• [CHALLENGE]:
Rewrite the listing below, changing every "camera" to "viewer" and keeping everything else the same.

• [RECORD SET]:
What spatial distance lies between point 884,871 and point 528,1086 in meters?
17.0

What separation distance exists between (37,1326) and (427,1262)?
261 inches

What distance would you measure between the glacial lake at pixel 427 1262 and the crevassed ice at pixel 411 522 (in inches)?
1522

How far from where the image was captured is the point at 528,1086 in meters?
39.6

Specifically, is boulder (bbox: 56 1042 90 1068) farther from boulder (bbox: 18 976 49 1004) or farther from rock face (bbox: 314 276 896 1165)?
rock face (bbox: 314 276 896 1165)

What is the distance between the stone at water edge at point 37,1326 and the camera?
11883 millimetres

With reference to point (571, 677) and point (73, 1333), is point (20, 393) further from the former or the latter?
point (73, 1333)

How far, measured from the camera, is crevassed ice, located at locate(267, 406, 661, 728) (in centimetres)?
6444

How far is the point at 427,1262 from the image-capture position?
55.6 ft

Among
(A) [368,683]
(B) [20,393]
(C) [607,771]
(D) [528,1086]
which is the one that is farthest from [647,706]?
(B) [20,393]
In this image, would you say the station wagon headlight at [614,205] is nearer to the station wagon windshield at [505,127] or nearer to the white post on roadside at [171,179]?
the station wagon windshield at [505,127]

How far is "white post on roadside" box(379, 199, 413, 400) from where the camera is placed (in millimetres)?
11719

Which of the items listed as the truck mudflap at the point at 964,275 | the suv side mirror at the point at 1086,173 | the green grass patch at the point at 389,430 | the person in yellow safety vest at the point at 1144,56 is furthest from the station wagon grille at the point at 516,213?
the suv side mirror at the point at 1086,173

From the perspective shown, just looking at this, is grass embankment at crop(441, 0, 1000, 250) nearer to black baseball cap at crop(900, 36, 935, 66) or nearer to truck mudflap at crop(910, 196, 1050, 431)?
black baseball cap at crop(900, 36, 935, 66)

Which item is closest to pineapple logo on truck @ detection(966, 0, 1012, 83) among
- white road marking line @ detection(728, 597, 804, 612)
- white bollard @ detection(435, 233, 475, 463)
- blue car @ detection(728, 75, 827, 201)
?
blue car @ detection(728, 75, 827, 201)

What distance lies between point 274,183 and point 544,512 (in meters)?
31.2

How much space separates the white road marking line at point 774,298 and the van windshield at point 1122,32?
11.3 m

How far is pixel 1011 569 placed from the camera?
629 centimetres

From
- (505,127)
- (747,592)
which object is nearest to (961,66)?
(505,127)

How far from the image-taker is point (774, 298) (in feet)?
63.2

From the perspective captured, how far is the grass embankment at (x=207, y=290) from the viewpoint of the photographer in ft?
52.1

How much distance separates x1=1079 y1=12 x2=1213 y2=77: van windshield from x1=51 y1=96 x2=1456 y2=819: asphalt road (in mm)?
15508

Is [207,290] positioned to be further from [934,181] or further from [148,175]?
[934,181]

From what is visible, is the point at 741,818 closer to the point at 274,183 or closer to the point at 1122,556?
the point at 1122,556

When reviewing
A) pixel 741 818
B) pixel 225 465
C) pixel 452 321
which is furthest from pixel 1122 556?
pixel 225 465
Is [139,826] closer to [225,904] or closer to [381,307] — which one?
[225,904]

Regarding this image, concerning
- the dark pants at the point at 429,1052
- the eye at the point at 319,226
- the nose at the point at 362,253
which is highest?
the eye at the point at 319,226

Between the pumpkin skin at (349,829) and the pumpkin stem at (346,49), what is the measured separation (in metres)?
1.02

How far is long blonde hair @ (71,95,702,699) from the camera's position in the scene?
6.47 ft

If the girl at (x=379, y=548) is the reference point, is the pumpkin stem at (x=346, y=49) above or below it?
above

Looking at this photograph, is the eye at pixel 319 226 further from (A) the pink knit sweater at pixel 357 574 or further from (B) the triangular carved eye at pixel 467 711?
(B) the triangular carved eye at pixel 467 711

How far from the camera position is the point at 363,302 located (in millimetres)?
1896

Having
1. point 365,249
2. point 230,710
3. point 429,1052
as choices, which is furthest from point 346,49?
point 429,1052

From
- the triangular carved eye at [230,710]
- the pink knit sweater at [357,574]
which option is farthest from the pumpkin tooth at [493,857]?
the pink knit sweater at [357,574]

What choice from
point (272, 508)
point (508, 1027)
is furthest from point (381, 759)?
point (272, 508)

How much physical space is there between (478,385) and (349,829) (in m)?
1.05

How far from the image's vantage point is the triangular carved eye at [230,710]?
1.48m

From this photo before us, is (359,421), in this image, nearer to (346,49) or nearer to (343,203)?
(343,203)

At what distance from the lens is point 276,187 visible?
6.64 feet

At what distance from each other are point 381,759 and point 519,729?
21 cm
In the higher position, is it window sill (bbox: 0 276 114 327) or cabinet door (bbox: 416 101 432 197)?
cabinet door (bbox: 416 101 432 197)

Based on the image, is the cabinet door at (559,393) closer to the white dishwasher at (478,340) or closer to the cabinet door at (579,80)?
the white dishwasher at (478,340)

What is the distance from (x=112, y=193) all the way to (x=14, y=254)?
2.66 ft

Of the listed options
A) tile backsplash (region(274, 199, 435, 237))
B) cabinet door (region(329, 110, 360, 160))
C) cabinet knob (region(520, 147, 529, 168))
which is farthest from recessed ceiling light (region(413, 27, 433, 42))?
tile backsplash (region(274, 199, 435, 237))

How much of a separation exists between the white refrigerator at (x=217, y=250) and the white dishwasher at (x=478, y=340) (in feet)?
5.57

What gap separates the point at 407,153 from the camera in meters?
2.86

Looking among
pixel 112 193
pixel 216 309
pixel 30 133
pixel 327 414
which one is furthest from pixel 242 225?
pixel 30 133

• [ANSWER IN FULL]:
What spatial distance lies between point 884,871 and point 528,1086 in meters?
17.0

What separation distance exists between (37,1326) and (427,1262)?
261 inches

What distance would you measure between the glacial lake at pixel 427 1262 and the crevassed ice at pixel 411 522 (in inches)?
1522

How far from where the image was captured is the point at 528,1086 in meters?
39.6

Specifically, is boulder (bbox: 56 1042 90 1068) farther from boulder (bbox: 18 976 49 1004) or farther from rock face (bbox: 314 276 896 1165)?
rock face (bbox: 314 276 896 1165)

What is the distance between the stone at water edge at point 37,1326 and the viewer?
11883 millimetres

With reference to point (571, 677) and point (73, 1333), is point (20, 393) further from the former or the latter?
point (73, 1333)

How far, measured from the viewer, is crevassed ice, located at locate(267, 406, 661, 728) (in centimetres)?
6444

How far is the point at 427,1262 from the image-capture position?
55.6 ft

Among
(A) [368,683]
(B) [20,393]
(C) [607,771]
(D) [528,1086]
which is the one that is farthest from [647,706]?
(B) [20,393]
In this image, would you say the station wagon headlight at [614,205] is nearer to the station wagon windshield at [505,127] or nearer to the white post on roadside at [171,179]?
the station wagon windshield at [505,127]

How far is "white post on roadside" box(379, 199, 413, 400) from where the viewer is placed (in millimetres)?
11719

Which of the items listed as the truck mudflap at the point at 964,275 | the suv side mirror at the point at 1086,173 | the green grass patch at the point at 389,430 | the person in yellow safety vest at the point at 1144,56 is furthest from the station wagon grille at the point at 516,213?
the suv side mirror at the point at 1086,173

From the perspective shown, just looking at this, is grass embankment at crop(441, 0, 1000, 250) nearer to black baseball cap at crop(900, 36, 935, 66) or nearer to truck mudflap at crop(910, 196, 1050, 431)?
black baseball cap at crop(900, 36, 935, 66)

Which item is closest to pineapple logo on truck @ detection(966, 0, 1012, 83) among
- white road marking line @ detection(728, 597, 804, 612)
- white bollard @ detection(435, 233, 475, 463)
- blue car @ detection(728, 75, 827, 201)
?
blue car @ detection(728, 75, 827, 201)

What distance lies between point 274,183 and point 544,512 (in meters)?
31.2

How much space separates the white road marking line at point 774,298 and the van windshield at point 1122,32?
11.3 m

How far is pixel 1011 569 placed from the viewer?
629 centimetres

From
- (505,127)
- (747,592)
which object is nearest to (961,66)?
(505,127)

How far from the image-taker is point (774, 298) (in feet)?
63.2

From the perspective captured, how far is the grass embankment at (x=207, y=290) from the viewpoint of the photographer in ft?
52.1

How much distance separates x1=1079 y1=12 x2=1213 y2=77: van windshield from x1=51 y1=96 x2=1456 y2=819: asphalt road (in mm)?
15508

Is [207,290] positioned to be further from [934,181] or further from [148,175]?
[934,181]

From what is visible, is the point at 741,818 closer to the point at 274,183 or closer to the point at 1122,556?
the point at 1122,556

When reviewing
A) pixel 741 818
B) pixel 225 465
C) pixel 452 321
which is furthest from pixel 1122 556?
pixel 225 465
Is [139,826] closer to [225,904] or closer to [381,307] — which one?
[225,904]

Regarding this image, concerning
- the dark pants at the point at 429,1052
- the eye at the point at 319,226
- the nose at the point at 362,253
which is highest?
the eye at the point at 319,226

Between the pumpkin skin at (349,829) and the pumpkin stem at (346,49), what is the measured separation (in metres)?
1.02

How far is long blonde hair @ (71,95,702,699) from the viewer's position in the scene?
6.47 ft

If the girl at (x=379, y=548) is the reference point, is the pumpkin stem at (x=346, y=49) above or below it?
above

Looking at this photograph, is the eye at pixel 319 226 further from (A) the pink knit sweater at pixel 357 574 or further from (B) the triangular carved eye at pixel 467 711?
(B) the triangular carved eye at pixel 467 711

How far from the viewer position is the point at 363,302 located (in millimetres)?
1896

Having
1. point 365,249
2. point 230,710
3. point 429,1052
as choices, which is furthest from point 346,49?
point 429,1052

From
- the triangular carved eye at [230,710]
- the pink knit sweater at [357,574]
which option is farthest from the pumpkin tooth at [493,857]?
the pink knit sweater at [357,574]

What choice from
point (272, 508)
point (508, 1027)
is furthest from point (381, 759)?
point (272, 508)

How much physical space is there between (478,385) and (349,829) (in m)?
1.05

How far from the image's vantage point is the triangular carved eye at [230,710]?
1.48m

From this photo before us, is (359,421), in this image, nearer to (346,49) or nearer to (343,203)?
(343,203)

At what distance from the lens is point 276,187 visible?
6.64 feet

At what distance from each other are point 381,759 and point 519,729?
21 cm
In the higher position, is it window sill (bbox: 0 276 114 327) or cabinet door (bbox: 416 101 432 197)?
cabinet door (bbox: 416 101 432 197)

Based on the image, is the cabinet door at (559,393) closer to the white dishwasher at (478,340) or closer to the cabinet door at (579,80)?
the white dishwasher at (478,340)

What is the distance from (x=112, y=193) all the way to (x=14, y=254)?
2.66 ft

Of the listed options
A) tile backsplash (region(274, 199, 435, 237))
B) cabinet door (region(329, 110, 360, 160))
C) cabinet knob (region(520, 147, 529, 168))
which is farthest from recessed ceiling light (region(413, 27, 433, 42))?
tile backsplash (region(274, 199, 435, 237))

How much of a separation exists between the white refrigerator at (x=217, y=250) and the white dishwasher at (x=478, y=340) (in feet)?
5.57

What gap separates the point at 407,153 from the viewer in meters?
2.86

Looking among
pixel 112 193
pixel 216 309
pixel 30 133
pixel 327 414
which one is furthest from pixel 242 225?
pixel 30 133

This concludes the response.